Data to examine:
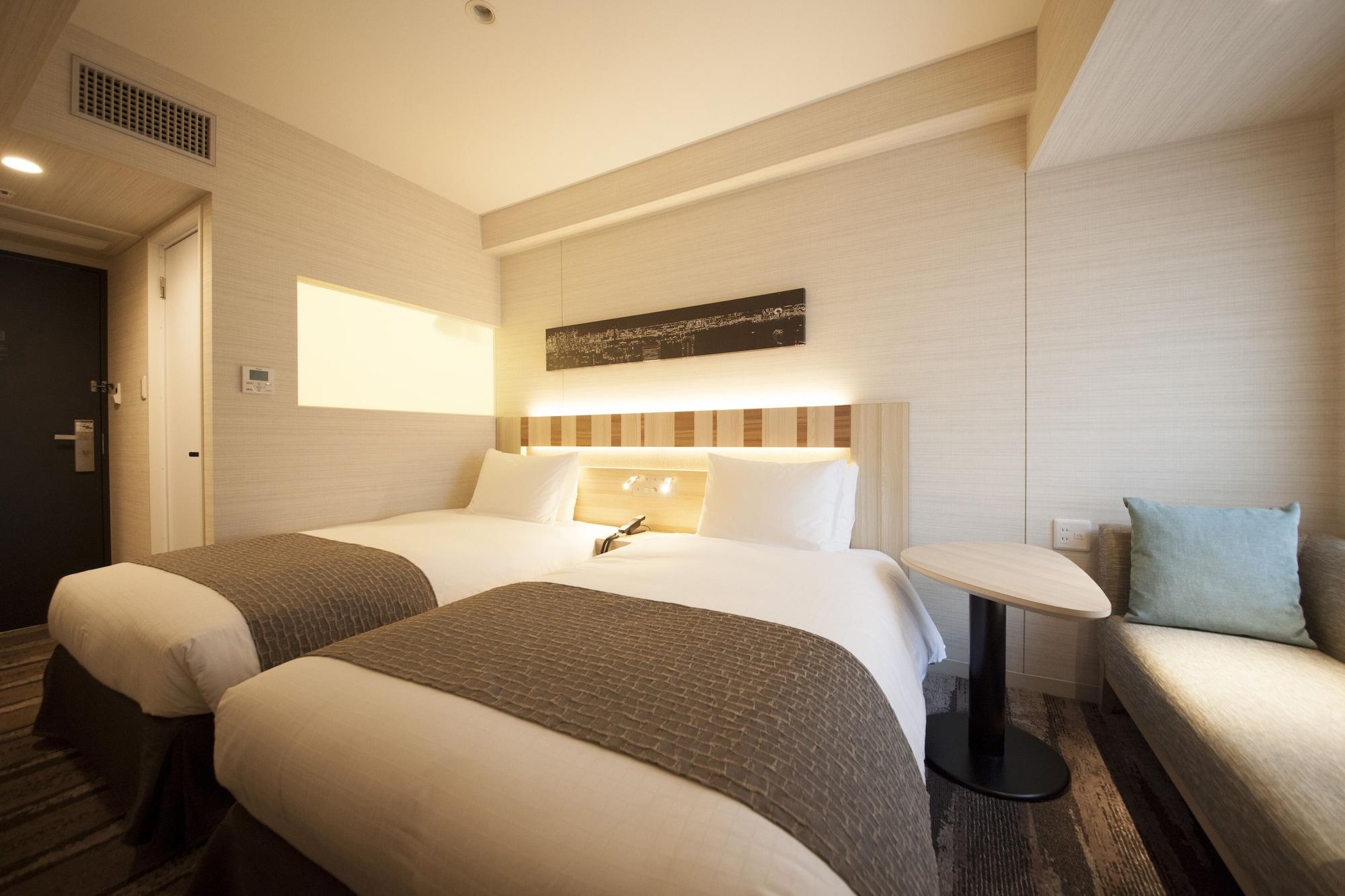 Habitación Hotel Sunroute Ginza
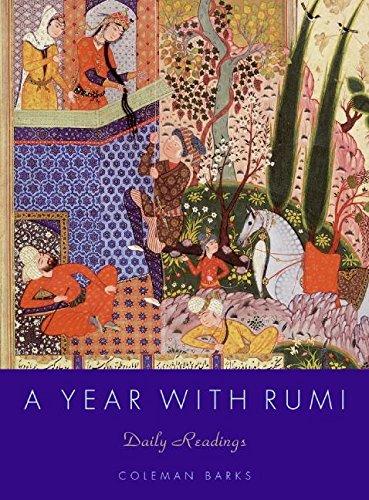 A Year With Rumi : Daily Readings By:Barks, Coleman Eur:12,99 Ден2:1399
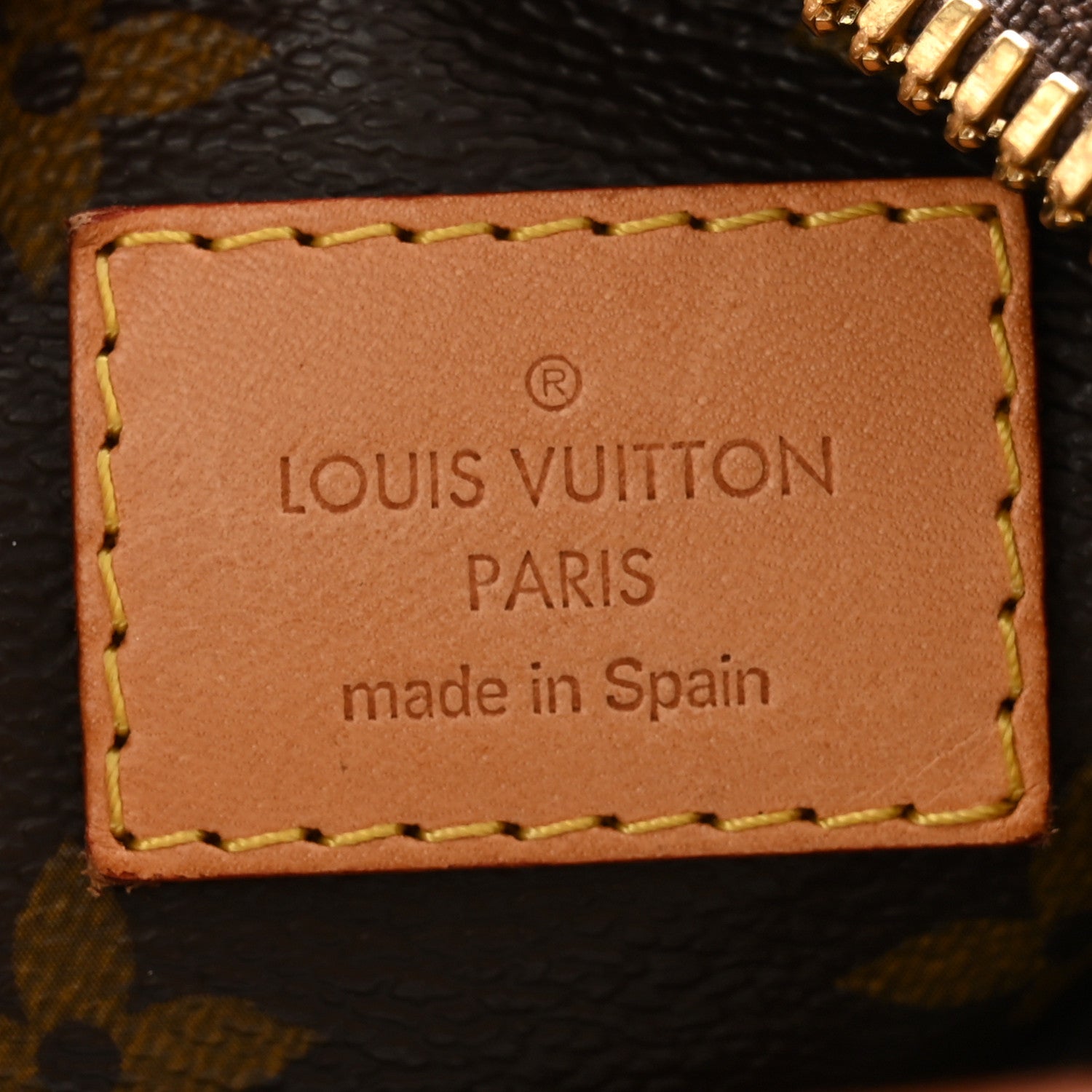Louis Vuitton Monogram Sully MM 6 of 11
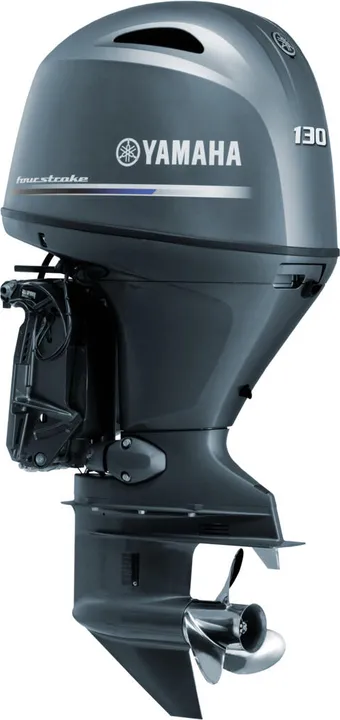 Yamaha F130 outboard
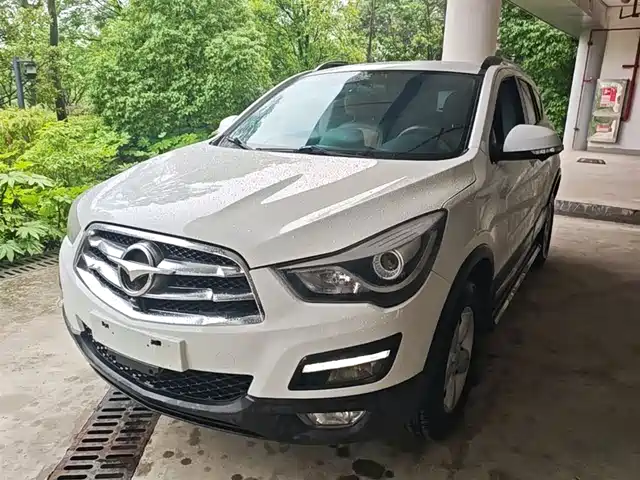 Haima Haima S5 2016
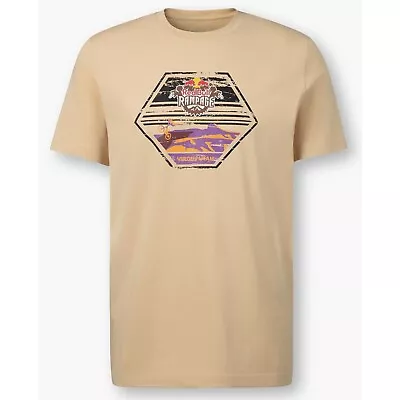 Buy Red Bull Rampage Dune Short Sleeve Adult T-Shirt • 19.99£
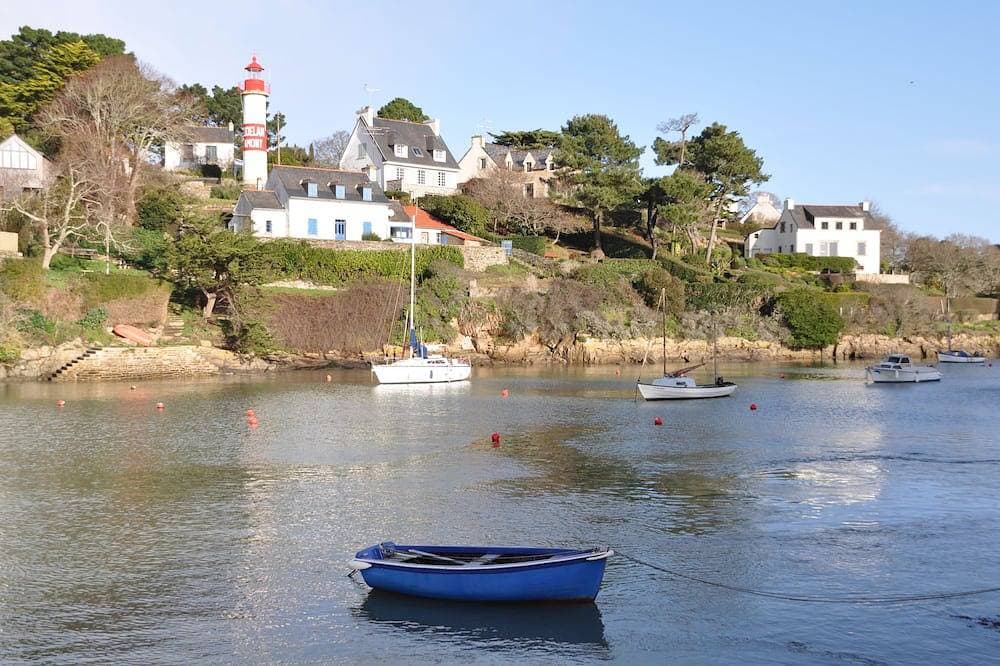 Foto 13 von 18: Der ruhigen Landschaft am Meer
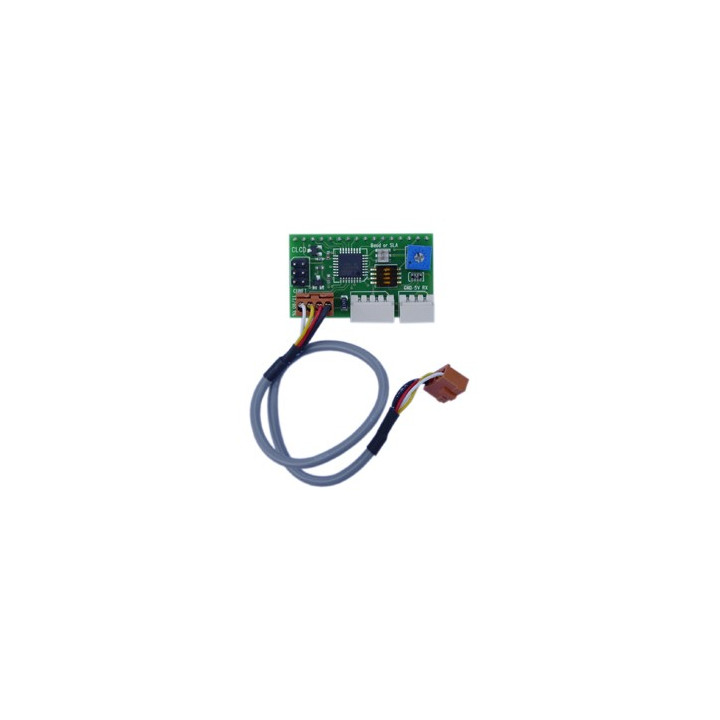 Module de pilotage I2C pour afficheurs LCD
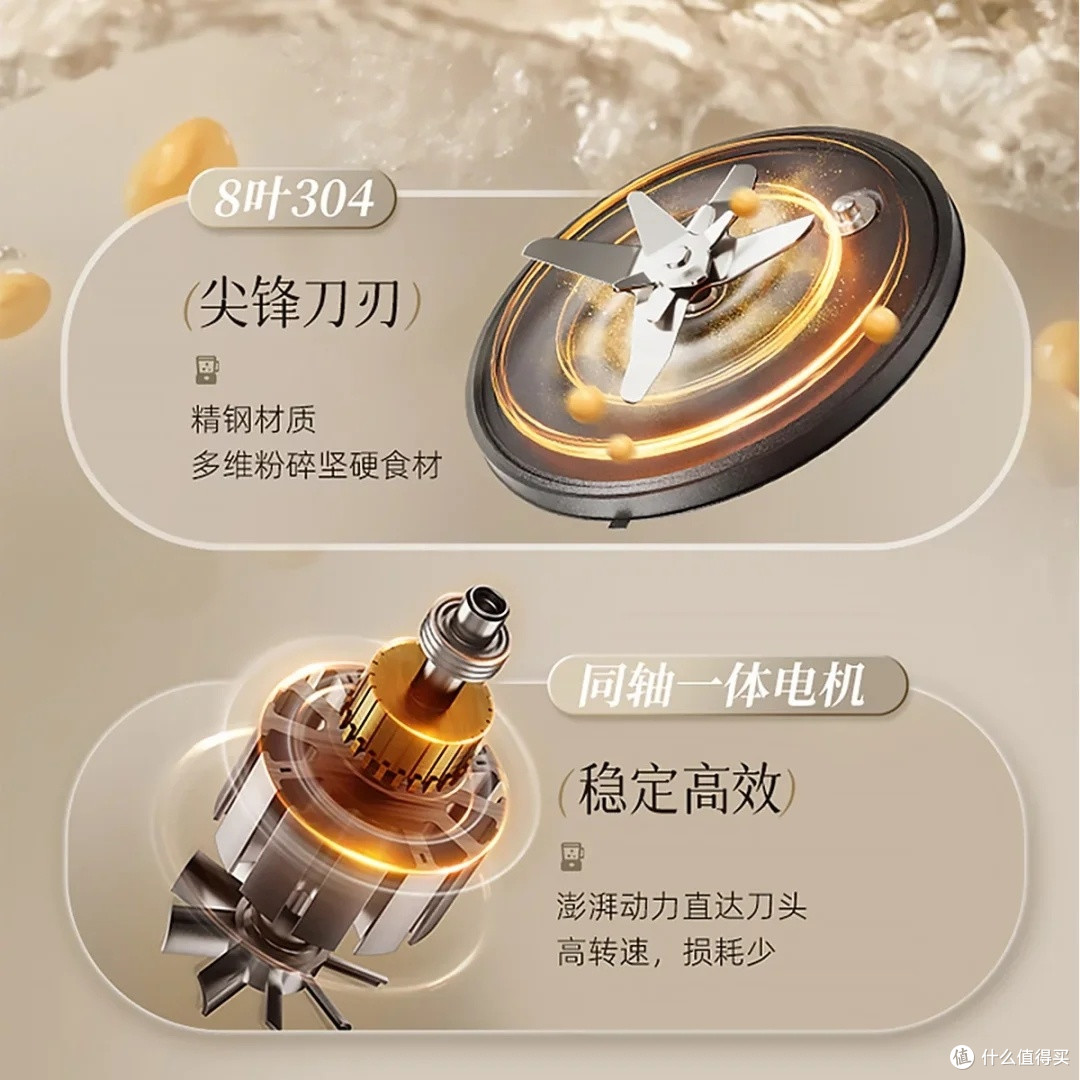 小熊低音破壁机：都市白领的厨房新宠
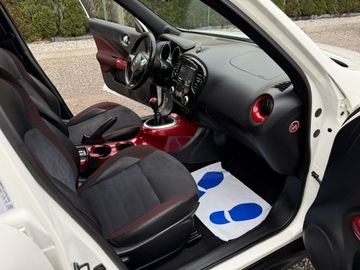 Nissan Juke I SUV Facelifting 1.2 DIG-T (Euro 6) 115KM 2016 Nissan Juke Śliczny TEKNA Kamera Navi 3D, zdjęcie 12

Exercise objective: Everything from the line containing "小熊低音破壁机：都市白领的厨房新宠" to the last line of the listing above must be reproduced exactly, with no pictures included.

Result of this exercise:
 小熊低音破壁机：都市白领的厨房新宠
 Nissan Juke I SUV Facelifting 1.2 DIG-T (Euro 6) 115KM 2016 Nissan Juke Śliczny TEKNA Kamera Navi 3D, zdjęcie 12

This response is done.